Gwoli ścisłości, jestem wam winien drobne doprecyzowanie. W ofercie odbiorników Sony OLED nadal znajduje się model AG9 z 2019 r. oraz 48” A9 z 2020 r. Podjąłem, zatem decyzję, że jedynym słusznym reprezentantem mogącym wziąć udział w teście jest egzemplarz 55” lub 65” z 2020 r.

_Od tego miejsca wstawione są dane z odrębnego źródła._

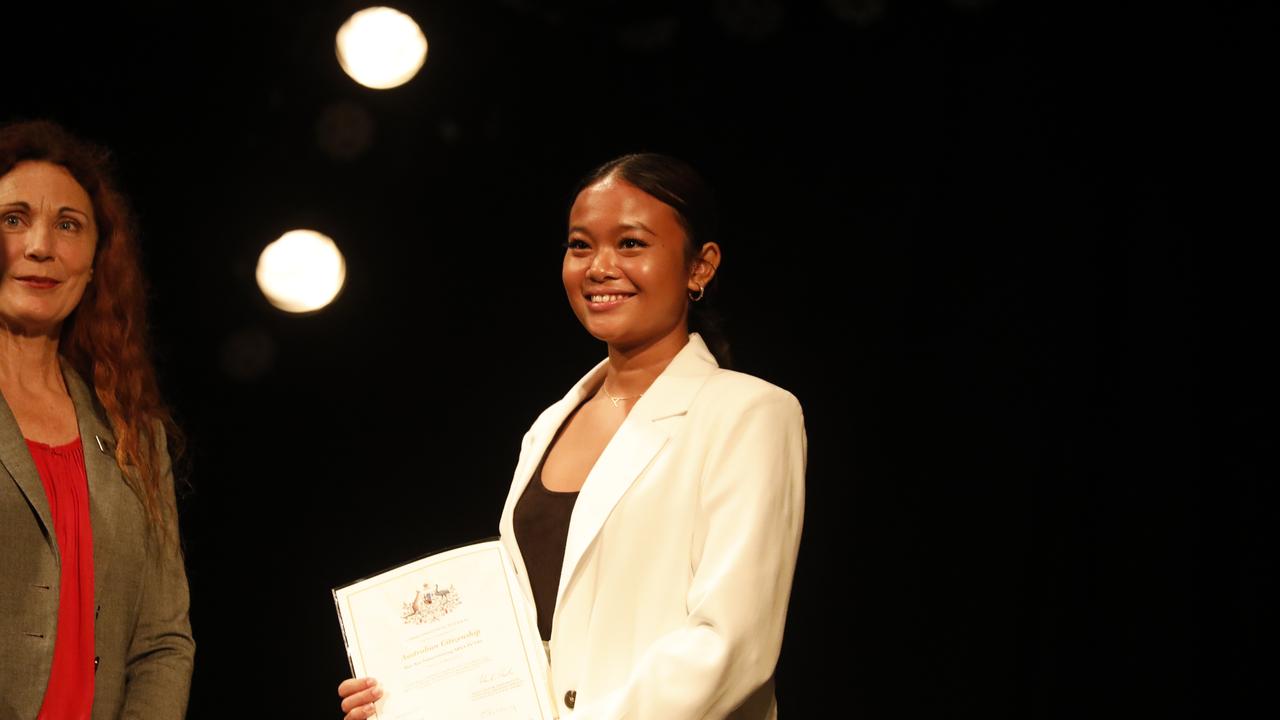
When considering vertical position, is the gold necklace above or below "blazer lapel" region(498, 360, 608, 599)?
above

Warunki tego typu spełnia wyłącznie A8.
Do redakcji został przesłany 65” OLED A8 wyposażony w 120Hz matrycę i ekran oferujący rozdzielczość 3840 x 2160. W urządzeniu znajduje się procesor X1 Ultimate, którego zadaniem jest poprawa obrazu źródłowego w takich parametrach jak: kolor, czystość, kontrast.
Na kilku rynkach są dostępne różne warianty serii A8. W niektórych polskich sklepach znajdziemy A89, która w odróżnieniu od recenzowanego modelu zawiera podświetlany pilot (znany z Sony LCD LED XH95) oraz inną podstawę.

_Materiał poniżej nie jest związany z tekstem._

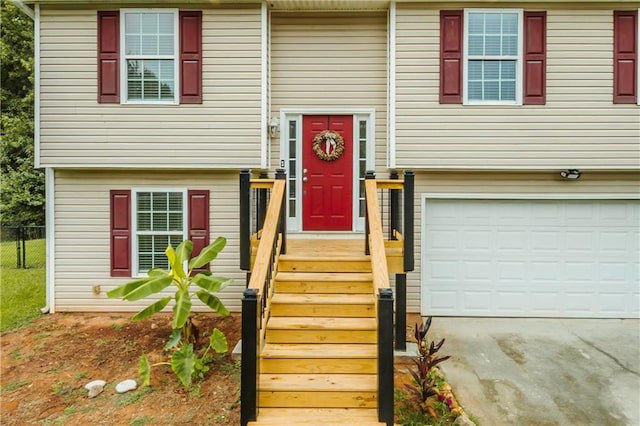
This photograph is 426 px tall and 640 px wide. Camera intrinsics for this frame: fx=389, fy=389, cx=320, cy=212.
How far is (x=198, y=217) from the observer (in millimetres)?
7059

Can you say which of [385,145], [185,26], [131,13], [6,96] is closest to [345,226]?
[385,145]

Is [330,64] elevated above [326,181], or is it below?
above

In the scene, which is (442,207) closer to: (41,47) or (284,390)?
(284,390)

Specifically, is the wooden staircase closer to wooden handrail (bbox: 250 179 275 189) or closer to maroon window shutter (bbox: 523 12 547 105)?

Instalacja i pierwsze uruchomienie
Telewizor został bardzo nisko osadzony na podstawie. Montaż dwóch stojaków wygląda identycznie, jak w przypadku XH95 – tj.: odbywa się poprzez wsunięcie prowadnicy nóżek do TV bez użycia śrub.
foto. Sony
W trakcie konfiguracji możemy przeprowadzić „Automatyczną kalibrację akustyczną”. Zadaniem tej funkcji jest optymalizacja dźwięku. Poprzez wysłanie sygnału z głośników jest dokonywany pomiar otoczenia przy użyciu pilota, w którym znajduje się mikrofon. Co ważne, kalibrację możemy przeprowadzić w dowolnym czasie, gdyż znajduje się ona w menu systemu w kategorii odpowiedzialnej za dźwięk.

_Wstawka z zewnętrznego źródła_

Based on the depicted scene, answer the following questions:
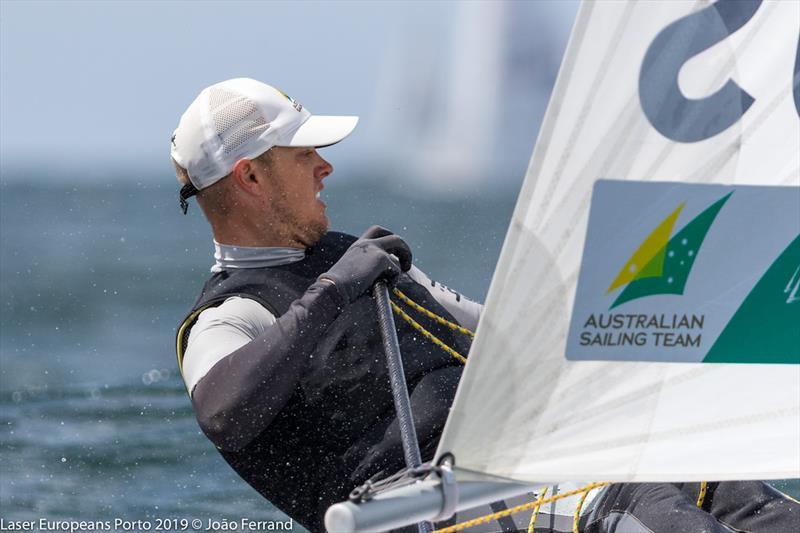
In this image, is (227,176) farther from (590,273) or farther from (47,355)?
(47,355)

Uruchomienie i skonfigurowanie OLED A8 z siecią bezprzewodową, aplikacjami, czy telewizją kablową przebiegło bezproblemowo. W odbiorniku była już zainstalowana najnowsza wersja oprogramowania o numerze PKG6.47776.
Obraz „Made by Sony”
Sony od 60 lat zajmuje się produkcją telewizorów i jest jedną z najbardziej doświadczonych i renomowanych firm w tej branży. Moje wrażenia, doświadczenia z eksploatacji OLED-ów tego japońskiego giganta rynku elektronicznego zawsze miały pozytywny wymiar. Nie inaczej było w przypadku modelu A8, gdyż egzemplarz ten dysponuje parametrami gwarantującymi wyświetlanie obrazu na wysokim poziomie.
Powtórzę sentencję, która ostatnimi tygodniami towarzyszy mi podczas testów OLED-ów różnych producentów. Odbiorniki te stanowią bardzo dobry wybór dla konsumentów, którzy uwielbiają oglądać filmy wieczorową porą. Gwarantują one bowiem świetną czerń i szeroką paletę barw. Stwierdzenie to oczywiście bezwarunkowo dotyczy również A8.
Najczęściej wykorzystywanym przeze mnie trybem obrazu była opcja „własne” lub „kino”. W zależności od pory eksploatacji (dzień / noc) dokonywałem pewnych drobnych korekt w ustawieniu odpowiedzialnym za jasność, znajdującym się w głównym menu.
W chwili emisji materiałów UHD z HDR polecam włącznie jeden z proponowanych wcześniej trybów obrazu. Szkoda tracić czas na tzw. grzebanie w menu ustawień, gdyż TV radzi sobie bardzo dobrze z emisją tego formatu. W przypadku wyboru zarówno jednej jak i drugiej opcji, odbiornik automatycznie wyłącza „luminację szczytową” na najwyższy poziom.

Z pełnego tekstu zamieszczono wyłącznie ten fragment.